-- Start of Provided text --

Determined . . . One might say hardheaded. At times that was indeed true. Once he set his mind to something, it happened—one way or another. He had a saying that he tried in vain to live up to: If at first you don’t succeed, try a few more times and then quit—no sense making an ass of yourself. Like, say, when the city was tearing out the interurban streetcar lines, he decided a piece of rail standing vertically in his yard would look nice. So he went down to the construction site, cut a 25-foot section of rail, tied it to the bottom of his car, dragged it 10 miles scrapping a gash in the street the whole way. Then he had to get it to stand up in the eight-foot hole he had dug. As he struggled to get this several-ton piece of iron into position, he decided to call a wrecker to help. The wrecker itself tipped over getting the rail into position. He cemented it into place, built a planter around it, put a weathervane on it, and it stands to this day. Ben Smith was determined.

HARD WORKER: Work was his drive and his lifeblood. He hated sports. He hated fiction. He hated television (except for Sesame Street, All in the Family, Louis Rukeyser’s Wall Street Week, and perhaps a couple of others). He wasn’t interested in watching other people do things because he was a doer. He wanted to make things.

He built a house, basically by himself with the help of his wife, young daughter, and the occasional mailman who always just happened to be walking by when he needed to raise a wall. He built a law practice, a tax practice, and a real estate office. He built flower planters and storage barns. He carved wooden sculptures. He grafted pecans. He grew an orchard. He must hold the record for the most entries in the county and state fairs because he had no fewer than 100 blue ribbons.

And of course he had his farm where when most men are slowing down in life, he was just getting started. At age 63 he embarked on a series of projects at his Coal County getaway that included three log cabins, a stone cabin, several rock-retaining walls, and four stone bridges including one Roman-arch bridge strong enough to allow construction trucks to cross. All of them built by hand with no more machinery than a pickup truck and a chainsaw. I remember many trips as a child to those fun, spooky, challenging woods. I remember helping him on those many projects. I remember the dedication and expertise and incredible hard work. Ben Smith was a hard worker.

DARING: He was his own man. He charted his own course. This is a quality he had his entire life. At the age of 13 or so he would drive his grandmother from their home to downtown Enid. After he would drop her off, he was always to wait for her in the car. One day he decided he wanted to “see what this baby can do”. Imagine the sight of a young Ben Smith barreling down Main Street going 100 mph. Such was the way he lived life.

-- End of Provided text --

→ Stated goal 1
In the listing, reproduce word for word every line beginning with the line that contains "this 746×559 image." and continuing to the end of the listing.

-- Start of Data extract --

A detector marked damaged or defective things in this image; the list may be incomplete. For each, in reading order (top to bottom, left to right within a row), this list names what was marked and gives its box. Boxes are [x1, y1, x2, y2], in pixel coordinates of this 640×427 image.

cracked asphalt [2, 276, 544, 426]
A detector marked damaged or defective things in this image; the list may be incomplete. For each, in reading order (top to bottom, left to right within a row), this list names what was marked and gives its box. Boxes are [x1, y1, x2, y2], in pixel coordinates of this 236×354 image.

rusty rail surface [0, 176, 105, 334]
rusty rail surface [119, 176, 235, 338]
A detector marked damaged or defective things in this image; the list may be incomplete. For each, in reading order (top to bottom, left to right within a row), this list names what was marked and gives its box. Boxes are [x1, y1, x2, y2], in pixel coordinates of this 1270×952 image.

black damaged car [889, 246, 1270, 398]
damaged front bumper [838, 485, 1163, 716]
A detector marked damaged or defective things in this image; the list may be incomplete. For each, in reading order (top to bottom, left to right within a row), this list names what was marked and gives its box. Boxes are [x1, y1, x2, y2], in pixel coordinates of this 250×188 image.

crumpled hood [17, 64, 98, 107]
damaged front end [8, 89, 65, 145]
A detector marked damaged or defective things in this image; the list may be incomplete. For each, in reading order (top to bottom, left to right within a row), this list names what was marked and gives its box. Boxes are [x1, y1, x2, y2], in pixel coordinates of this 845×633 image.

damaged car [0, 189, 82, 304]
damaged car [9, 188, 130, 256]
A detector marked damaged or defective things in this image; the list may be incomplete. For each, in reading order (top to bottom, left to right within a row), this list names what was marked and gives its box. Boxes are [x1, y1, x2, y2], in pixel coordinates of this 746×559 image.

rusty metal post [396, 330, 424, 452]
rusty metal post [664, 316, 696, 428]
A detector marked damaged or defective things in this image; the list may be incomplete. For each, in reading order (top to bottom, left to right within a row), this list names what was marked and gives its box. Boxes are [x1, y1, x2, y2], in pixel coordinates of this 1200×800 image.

-- End of Data extract --

→ Stated goal 2
In the text about Ben Smith, how old was he when he started the series of projects at his Coal County getaway?

→ Correct output 1
A detector marked damaged or defective things in this image; the list may be incomplete. For each, in reading order (top to bottom, left to right within a row), this list names what was marked and gives its box. Boxes are [x1, y1, x2, y2], in pixel coordinates of this 746×559 image.

rusty metal post [396, 330, 424, 452]
rusty metal post [664, 316, 696, 428]
A detector marked damaged or defective things in this image; the list may be incomplete. For each, in reading order (top to bottom, left to right within a row), this list names what was marked and gives its box. Boxes are [x1, y1, x2, y2], in pixel coordinates of this 1200×800 image.

→ Correct output 2
He was 63.